Swap "blurred spectator" for "distant spectator" in the data, starting at the line that has "From the image, which" and continuing through the end, with everything else left as it is. Leave the pictures out of your answer.
● ● ● ● ●
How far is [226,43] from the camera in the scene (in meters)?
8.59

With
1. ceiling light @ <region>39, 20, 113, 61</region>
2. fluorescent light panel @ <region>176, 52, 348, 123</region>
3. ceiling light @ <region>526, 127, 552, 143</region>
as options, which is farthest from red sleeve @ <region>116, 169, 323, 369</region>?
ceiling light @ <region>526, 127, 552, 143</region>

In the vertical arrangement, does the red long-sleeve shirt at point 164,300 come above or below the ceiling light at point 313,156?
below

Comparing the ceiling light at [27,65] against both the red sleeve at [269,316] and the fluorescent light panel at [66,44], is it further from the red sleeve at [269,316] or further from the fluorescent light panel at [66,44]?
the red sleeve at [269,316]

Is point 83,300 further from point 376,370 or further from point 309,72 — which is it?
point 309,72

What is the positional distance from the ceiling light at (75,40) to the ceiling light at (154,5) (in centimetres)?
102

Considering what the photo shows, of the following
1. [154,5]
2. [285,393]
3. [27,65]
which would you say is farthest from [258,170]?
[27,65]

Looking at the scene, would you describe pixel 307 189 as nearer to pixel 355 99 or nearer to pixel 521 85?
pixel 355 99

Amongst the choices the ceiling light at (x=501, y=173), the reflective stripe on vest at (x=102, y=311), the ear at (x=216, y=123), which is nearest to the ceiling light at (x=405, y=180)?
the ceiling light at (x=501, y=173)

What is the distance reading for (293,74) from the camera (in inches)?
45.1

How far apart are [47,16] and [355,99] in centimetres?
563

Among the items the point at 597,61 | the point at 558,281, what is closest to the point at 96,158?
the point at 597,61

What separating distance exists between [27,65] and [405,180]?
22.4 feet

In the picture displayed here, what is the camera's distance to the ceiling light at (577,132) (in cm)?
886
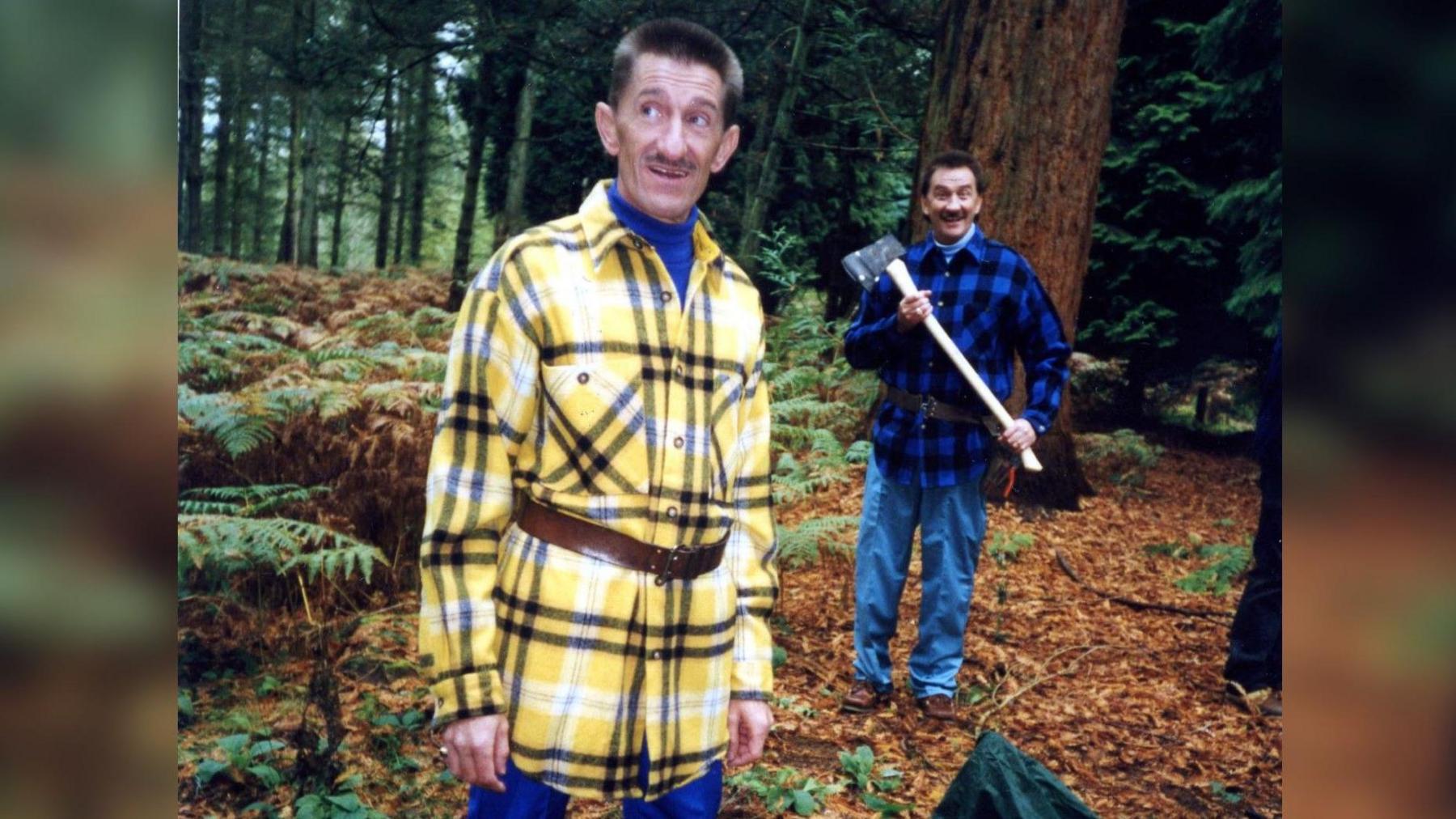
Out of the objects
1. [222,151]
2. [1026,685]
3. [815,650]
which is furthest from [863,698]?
[222,151]

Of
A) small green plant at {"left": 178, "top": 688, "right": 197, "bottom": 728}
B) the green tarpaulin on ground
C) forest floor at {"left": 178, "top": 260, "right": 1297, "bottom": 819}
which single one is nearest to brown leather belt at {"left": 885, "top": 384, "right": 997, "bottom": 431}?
forest floor at {"left": 178, "top": 260, "right": 1297, "bottom": 819}

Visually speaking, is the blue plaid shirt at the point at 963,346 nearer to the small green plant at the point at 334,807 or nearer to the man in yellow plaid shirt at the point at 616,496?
the man in yellow plaid shirt at the point at 616,496

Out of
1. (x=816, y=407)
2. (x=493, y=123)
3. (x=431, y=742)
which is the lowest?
(x=431, y=742)

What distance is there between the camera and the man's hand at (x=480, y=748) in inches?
63.9

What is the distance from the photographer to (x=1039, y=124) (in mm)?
2729

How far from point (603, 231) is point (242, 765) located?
70.6 inches

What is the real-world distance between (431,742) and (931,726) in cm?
135

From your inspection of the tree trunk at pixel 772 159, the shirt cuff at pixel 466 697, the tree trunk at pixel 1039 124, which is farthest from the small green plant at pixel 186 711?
the tree trunk at pixel 1039 124

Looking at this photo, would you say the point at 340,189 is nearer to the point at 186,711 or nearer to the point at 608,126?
the point at 608,126

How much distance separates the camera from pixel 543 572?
173cm

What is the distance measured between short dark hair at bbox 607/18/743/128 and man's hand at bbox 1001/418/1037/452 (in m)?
1.21

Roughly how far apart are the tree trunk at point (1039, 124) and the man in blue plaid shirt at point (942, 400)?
0.23 ft

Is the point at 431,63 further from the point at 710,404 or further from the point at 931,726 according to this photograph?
the point at 931,726
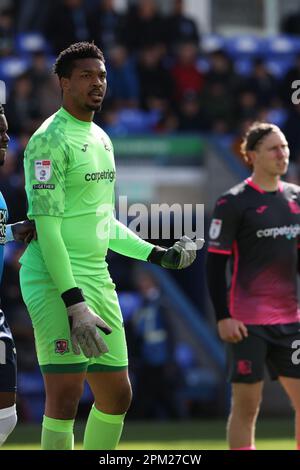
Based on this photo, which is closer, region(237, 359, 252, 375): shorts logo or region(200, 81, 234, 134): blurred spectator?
region(237, 359, 252, 375): shorts logo

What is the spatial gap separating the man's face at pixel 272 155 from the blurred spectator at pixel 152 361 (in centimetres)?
532

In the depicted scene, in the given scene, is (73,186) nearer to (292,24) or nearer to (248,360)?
(248,360)

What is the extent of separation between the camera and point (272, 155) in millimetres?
7848

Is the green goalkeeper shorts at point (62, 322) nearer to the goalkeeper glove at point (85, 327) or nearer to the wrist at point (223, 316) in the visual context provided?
the goalkeeper glove at point (85, 327)

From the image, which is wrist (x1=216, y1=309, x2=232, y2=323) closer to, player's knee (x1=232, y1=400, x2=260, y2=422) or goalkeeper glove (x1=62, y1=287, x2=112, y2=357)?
player's knee (x1=232, y1=400, x2=260, y2=422)

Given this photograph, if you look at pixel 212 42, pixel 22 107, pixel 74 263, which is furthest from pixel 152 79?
pixel 74 263

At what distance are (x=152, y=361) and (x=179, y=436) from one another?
1908 millimetres

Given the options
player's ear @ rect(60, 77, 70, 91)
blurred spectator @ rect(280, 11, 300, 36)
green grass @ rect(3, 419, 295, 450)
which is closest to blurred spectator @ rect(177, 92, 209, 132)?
green grass @ rect(3, 419, 295, 450)

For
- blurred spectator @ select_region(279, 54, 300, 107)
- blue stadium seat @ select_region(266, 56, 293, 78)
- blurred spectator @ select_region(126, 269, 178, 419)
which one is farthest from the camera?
blue stadium seat @ select_region(266, 56, 293, 78)

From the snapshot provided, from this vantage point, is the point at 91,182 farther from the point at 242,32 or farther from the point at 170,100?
the point at 242,32

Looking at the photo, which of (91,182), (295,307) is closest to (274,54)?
(295,307)

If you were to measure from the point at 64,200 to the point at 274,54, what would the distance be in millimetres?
13443

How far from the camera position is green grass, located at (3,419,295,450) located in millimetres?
10078

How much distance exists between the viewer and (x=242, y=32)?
2123 centimetres
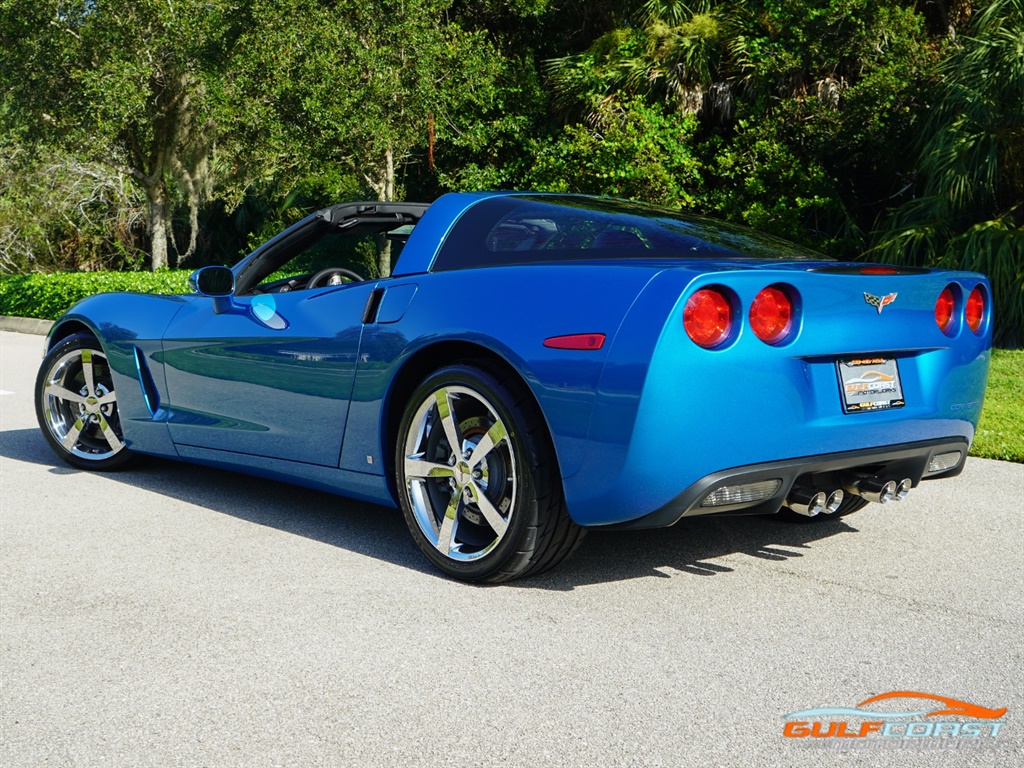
● ● ● ● ●
RESULT OF THIS EXERCISE:
From the image, which is wrist (x1=216, y1=309, x2=232, y2=323) closer to, player's knee (x1=232, y1=400, x2=260, y2=422) or goalkeeper glove (x1=62, y1=287, x2=112, y2=357)?
player's knee (x1=232, y1=400, x2=260, y2=422)

Given this photograph, if you look at pixel 212 42, pixel 22 107, pixel 74 263, which is furthest from pixel 152 79?
pixel 74 263

At what distance are (x=152, y=361) and (x=179, y=436) from one another?
1908 millimetres

Given the options
player's ear @ rect(60, 77, 70, 91)
distant spectator @ rect(280, 11, 300, 36)
green grass @ rect(3, 419, 295, 450)
which is closest to distant spectator @ rect(177, 92, 209, 132)?
green grass @ rect(3, 419, 295, 450)

For
- distant spectator @ select_region(279, 54, 300, 107)
- blue stadium seat @ select_region(266, 56, 293, 78)
- distant spectator @ select_region(126, 269, 178, 419)
which one is farthest from the camera?
blue stadium seat @ select_region(266, 56, 293, 78)

From the snapshot provided, from this vantage point, is the point at 91,182 farther from the point at 242,32 or farther from the point at 170,100?
the point at 242,32

Looking at the photo, which of (91,182), (295,307) is closest to (274,54)?
(295,307)

If you were to measure from the point at 64,200 to the point at 274,54, what would the distance be in millimetres?
13443

How far from the camera position is green grass, located at (3,419,295,450) located in millimetres?
10078

How much distance exists between the viewer and (x=242, y=32)?
2123 centimetres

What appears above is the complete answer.